Thanksgiving Holiday 2011: Turkey Season

November 24, 2011 America's Thanksgiving Turkey Day has a hefty turkey backstory. One that the Pilgrims and native Indians couldn't have imagined during that first Thanksgiving feast in the fall of 1621.

The Indians and the white settlers who landed at Plymouth couldn't have predicted that farming and agriculture would become the most sustainable of markets.

And likely, those first settlers and Indians couldn't have predicted that their harvest celebration would become one of the most cherished and anticipated holidays of the year.

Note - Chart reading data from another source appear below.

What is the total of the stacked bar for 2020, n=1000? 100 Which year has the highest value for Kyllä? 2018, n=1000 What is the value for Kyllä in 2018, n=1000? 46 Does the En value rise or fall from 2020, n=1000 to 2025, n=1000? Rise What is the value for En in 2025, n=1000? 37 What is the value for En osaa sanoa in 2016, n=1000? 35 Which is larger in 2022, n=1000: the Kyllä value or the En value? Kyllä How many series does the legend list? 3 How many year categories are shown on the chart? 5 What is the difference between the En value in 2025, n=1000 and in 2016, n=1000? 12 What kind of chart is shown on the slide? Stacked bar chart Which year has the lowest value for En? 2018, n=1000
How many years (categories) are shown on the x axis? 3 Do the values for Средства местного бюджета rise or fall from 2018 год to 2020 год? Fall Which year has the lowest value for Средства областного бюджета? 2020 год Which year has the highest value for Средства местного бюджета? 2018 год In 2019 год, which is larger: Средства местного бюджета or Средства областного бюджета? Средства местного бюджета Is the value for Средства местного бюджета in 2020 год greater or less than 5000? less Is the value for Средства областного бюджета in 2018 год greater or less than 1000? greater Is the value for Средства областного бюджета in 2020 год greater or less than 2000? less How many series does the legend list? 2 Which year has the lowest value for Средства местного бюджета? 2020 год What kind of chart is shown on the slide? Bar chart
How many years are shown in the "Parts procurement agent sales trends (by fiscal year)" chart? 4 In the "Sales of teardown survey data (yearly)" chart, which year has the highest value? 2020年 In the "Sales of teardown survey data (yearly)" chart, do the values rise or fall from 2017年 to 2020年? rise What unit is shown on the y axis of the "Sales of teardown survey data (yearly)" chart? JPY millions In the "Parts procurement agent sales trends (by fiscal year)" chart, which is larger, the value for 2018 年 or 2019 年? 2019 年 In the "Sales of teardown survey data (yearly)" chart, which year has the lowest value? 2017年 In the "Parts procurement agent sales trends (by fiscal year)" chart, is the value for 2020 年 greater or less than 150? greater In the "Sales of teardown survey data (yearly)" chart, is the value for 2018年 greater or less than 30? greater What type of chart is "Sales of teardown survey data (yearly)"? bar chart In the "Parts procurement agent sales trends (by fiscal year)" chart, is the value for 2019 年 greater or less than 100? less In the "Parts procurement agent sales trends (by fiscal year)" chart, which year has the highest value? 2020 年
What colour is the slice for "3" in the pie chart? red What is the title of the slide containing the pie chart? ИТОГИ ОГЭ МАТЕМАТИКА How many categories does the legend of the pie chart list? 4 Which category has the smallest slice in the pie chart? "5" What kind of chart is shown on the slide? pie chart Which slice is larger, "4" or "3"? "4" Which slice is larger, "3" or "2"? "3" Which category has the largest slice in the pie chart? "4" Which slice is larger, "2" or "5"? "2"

Thanksgiving Holiday season is good news for families, agriculture and industry. Look at what happens to US markets each year in anticipation of Thanksgiving and Christmas holiday when families purchase whole turkey products more than they do at any other period in the year.

248 million
The number of turkeys expected to be raised in the United States in 2011. That's up 2 percent from the number raised during 2010. The turkeys produced in 2010 together weighed 7.11 billion pounds and were valued at $ 4.37 billion.
Source: USDA National Agricultural Statistics Service.

46.5 million
The preliminary estimate of turkeys Minnesota is expected to raise in 2011. The Gopher State was tops in turkey production, followed by North Carolina (30.0 million), Arkansas (30.0 million), Missouri (18.0 million), Virginia (17.5 million) and Indiana (16.0 million). These six states together account for about two-thirds of U.S. turkeys produced in 2011.
Source: USDA National Agricultural Statistics Service

Culinary Delights

750 million pounds
The forecast for U.S. cranberry production in 2011. Wisconsin is expected to lead all states in the production of cranberries, with 430 million pounds, followed by Massachusetts (210 million). New Jersey, Oregon and Washington are also expected to have substantial production, ranging from 17 million to 54 million pounds.
Source: USDA National Agricultural Statistics Service

2.4 billion pounds
The total weight of sweet potatoes — another popular Thanksgiving side dish — produced by major sweet potato producing states in 2010. North Carolina (972 million pounds) produced more sweet potatoes than any other state.
Source: USDA National Agricultural Statistics Service

1.1 billion pounds
Total production of pumpkins in the major pumpkin-producing states in 2010. Illinois led the country by producing 427 million pounds of the vined orange gourd. Pumpkin patches in California, New York and Ohio also provided lots of pumpkins: Each state produced at least 100 million pounds. The value of all pumpkins produced by major pumpkin-producing states was $117 million.
Source: USDA National Agricultural Statistics Service

If you prefer cherry pie, you will be pleased to learn that the nation's forecasted tart cherry production for 2011 totals 266.1 million pounds, up 40 percent from the 2010 production. Of this 2011 total, the overwhelming majority (210.0 million pounds) will be produced in Michigan.
Source: USDA National Agricultural Statistics Service,

$7.8 million
The value of U.S. imports of live turkeys from January through July of 2011 — 99.7 percent from Canada. When it comes to sweet potatoes, the Dominican Republic was the source of 60.1 percent ($3.2 million) of total imports ($5.3 million). The United States ran a $3.6 million trade deficit in live turkeys during the period but had a surplus of $41.7 million in sweet potatoes.
Source: U.S. Census Bureau, Foreign Trade Statistics

13.3 pounds
The quantity of turkey consumed by the typical American in 2009, with no doubt a hearty helping devoured at Thanksgiving time. Per capita sweet potato consumption was 5.3 pounds.
Source: U.S. Department of Agriculture as cited in the Statistical Abstract of the United States: 2012

$1.38
Retail cost per pound of a frozen whole turkey in December 2010.
Source: U.S. Bureau of Labor Statistics as cited in the Statistical Abstract of the United States: 2012

656,340 tons
The 2011 contracted production of snap (green) beans in major snap (green) bean-producing states. Of this total, Wisconsin led all states (258,320 tons). Many Americans consider green bean casserole a traditional Thanksgiving dish.